Saturday, April 10, 2010

feeling like glass.

Interesting week this week. Life is not nearly as black and white as I want it to be, and usually is a whole lot more confusing and complicated and scary.

I had several clients this week wrestling with some extremely painful things. Abuse they held inside for years and didn't disclose. Abandonment issues and fears that for 10 or even 15 years they tried to push through, not knowing how to forgive the other or forgive themselves. Some of these clients this week decided that they can't make their marriages work, despite feeling very convicted against divorce. Some continue to wrestle with how to have courage and strength when they want to self harm. Some are watching their dreams slip through their hands and fade away, completely outside of their control, not knowing who they are in the aftermath.

I realize at times that I can be very matter-of-factual. My heart doesn't go to the painful and broken place with them where there are no easy answers and pain is an endurable reality. Its so scary to do that, to own that I can't save them or fix their situation, I can't even save myself or fix my own situations. I want to get into problem-solving mode with them and teach them skills, when sometimes it's just... not the time for that. Its time to break with them and let that be. To own that life is fragile and so easily shatters at times. I want to fix it, I want to know where to go with it but sometimes I just don't.

There's a Blindside song that asks "Don't you ever feel like glass?" It hints to this strange situation we are in where at any moment, like a glass ornament on a tree, we could be mishandled and fall and shatter. We are delicate and fragile and frail. Yet there is freedom in understanding and embracing that, instead of putting on this protective wall that's meant to keep us from being vulnerable. We are like glass, but sometimes we don't feel like it because we're fooling ourselves- convincing ourselves that we are safe and secure in this world and free to do or be whoever we want without actually being vulnerable to breaking.
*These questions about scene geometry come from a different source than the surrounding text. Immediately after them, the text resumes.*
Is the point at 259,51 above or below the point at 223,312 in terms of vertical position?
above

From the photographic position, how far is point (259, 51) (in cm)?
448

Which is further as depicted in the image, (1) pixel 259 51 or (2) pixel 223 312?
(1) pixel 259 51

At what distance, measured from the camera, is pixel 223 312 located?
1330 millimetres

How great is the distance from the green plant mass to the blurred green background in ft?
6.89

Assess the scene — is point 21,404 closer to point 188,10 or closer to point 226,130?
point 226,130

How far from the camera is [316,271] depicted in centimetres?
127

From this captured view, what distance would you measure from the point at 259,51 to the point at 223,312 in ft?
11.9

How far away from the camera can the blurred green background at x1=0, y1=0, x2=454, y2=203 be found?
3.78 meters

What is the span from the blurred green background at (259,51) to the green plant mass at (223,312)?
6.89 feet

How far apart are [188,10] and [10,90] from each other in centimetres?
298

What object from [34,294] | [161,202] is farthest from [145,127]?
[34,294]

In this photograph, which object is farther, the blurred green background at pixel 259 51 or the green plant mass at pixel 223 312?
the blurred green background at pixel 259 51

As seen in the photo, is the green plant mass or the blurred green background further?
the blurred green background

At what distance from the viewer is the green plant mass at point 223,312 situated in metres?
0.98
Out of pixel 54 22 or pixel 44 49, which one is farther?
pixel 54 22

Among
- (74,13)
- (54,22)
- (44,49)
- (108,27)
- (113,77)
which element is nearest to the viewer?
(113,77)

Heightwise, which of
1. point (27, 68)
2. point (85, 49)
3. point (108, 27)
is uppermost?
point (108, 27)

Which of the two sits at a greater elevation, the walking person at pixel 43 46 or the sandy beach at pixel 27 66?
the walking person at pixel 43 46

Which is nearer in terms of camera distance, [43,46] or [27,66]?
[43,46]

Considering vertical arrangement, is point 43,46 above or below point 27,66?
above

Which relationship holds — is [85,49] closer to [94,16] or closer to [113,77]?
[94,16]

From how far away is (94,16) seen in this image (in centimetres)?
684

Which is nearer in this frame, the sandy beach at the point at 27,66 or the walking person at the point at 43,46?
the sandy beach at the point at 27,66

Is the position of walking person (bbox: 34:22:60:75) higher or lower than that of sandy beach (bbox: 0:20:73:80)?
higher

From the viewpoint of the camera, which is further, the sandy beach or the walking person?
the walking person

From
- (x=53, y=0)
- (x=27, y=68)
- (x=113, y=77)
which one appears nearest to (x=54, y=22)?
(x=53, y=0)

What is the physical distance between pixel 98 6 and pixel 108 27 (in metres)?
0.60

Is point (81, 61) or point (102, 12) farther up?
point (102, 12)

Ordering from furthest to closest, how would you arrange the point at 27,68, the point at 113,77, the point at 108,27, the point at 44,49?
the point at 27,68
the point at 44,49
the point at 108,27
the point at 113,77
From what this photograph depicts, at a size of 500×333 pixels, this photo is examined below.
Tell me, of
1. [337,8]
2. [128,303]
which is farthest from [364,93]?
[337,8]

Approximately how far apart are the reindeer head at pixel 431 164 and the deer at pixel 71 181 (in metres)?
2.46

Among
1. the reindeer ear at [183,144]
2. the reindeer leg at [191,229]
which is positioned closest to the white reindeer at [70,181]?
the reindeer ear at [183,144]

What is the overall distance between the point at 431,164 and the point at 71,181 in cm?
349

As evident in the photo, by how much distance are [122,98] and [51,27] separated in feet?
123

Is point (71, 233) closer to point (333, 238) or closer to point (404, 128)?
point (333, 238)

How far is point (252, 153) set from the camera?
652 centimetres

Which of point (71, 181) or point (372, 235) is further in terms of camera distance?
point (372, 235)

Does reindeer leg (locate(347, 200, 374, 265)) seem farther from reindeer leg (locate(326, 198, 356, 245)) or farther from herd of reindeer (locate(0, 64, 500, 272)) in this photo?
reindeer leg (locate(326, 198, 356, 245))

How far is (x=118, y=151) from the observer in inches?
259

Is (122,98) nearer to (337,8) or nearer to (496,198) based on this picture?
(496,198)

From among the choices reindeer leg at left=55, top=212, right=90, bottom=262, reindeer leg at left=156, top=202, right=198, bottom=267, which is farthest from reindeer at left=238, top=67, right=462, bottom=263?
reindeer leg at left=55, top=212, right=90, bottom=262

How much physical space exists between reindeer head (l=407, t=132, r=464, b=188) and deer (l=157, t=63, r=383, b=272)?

Can this go to a positive place? Can we look towards and anticipate redemption in the midst of this kind of sorrow? My life mantras reflect my expectation of God's redemption, but sometimes I fear that it will not come- not in my life or in the lives of my hurting clients. That tells me I need to understand the cross and grace and mercy and love in ways that I do not yet grasp. I think I'm too afraid to, too afraid that I'll reach out to hold onto mercy and love and plummet to my death because God's hand wasn't there waiting to meet mine... or to catch me.